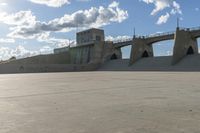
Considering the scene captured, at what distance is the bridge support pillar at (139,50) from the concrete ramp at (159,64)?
2182mm

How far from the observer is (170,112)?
7781 mm

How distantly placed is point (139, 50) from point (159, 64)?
12459 millimetres

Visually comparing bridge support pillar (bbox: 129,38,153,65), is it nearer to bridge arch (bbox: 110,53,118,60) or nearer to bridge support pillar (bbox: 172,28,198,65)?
bridge arch (bbox: 110,53,118,60)

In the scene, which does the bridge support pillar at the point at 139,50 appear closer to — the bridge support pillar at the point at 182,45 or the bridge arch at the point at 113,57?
the bridge arch at the point at 113,57

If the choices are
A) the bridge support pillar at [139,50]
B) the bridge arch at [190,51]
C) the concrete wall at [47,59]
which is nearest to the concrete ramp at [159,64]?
the bridge support pillar at [139,50]

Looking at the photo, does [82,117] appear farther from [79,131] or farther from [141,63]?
[141,63]

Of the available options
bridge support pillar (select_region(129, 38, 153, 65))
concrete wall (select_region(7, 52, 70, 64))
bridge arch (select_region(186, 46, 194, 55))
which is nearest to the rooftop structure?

#### WRITTEN EXERCISE:
Put the records into a Markdown table, from the line containing "If the choices are" through the final line, leaving out blank lines. Use two columns, Row and Text: Row numbers each line in order, and Text holds the line itself.

#### TASK RESULT:
| Row | Text |
|---|---|
| 1 | If the choices are |
| 2 | A) the bridge support pillar at [139,50] |
| 3 | B) the bridge arch at [190,51] |
| 4 | C) the concrete wall at [47,59] |
| 5 | which is nearest to the concrete ramp at [159,64]? |
| 6 | the bridge support pillar at [139,50] |
| 7 | Looking at the photo, does [82,117] appear farther from [79,131] or farther from [141,63]? |
| 8 | [141,63] |
| 9 | Of the available options |
| 10 | bridge support pillar (select_region(129, 38, 153, 65)) |
| 11 | concrete wall (select_region(7, 52, 70, 64)) |
| 12 | bridge arch (select_region(186, 46, 194, 55)) |
| 13 | which is nearest to the rooftop structure? |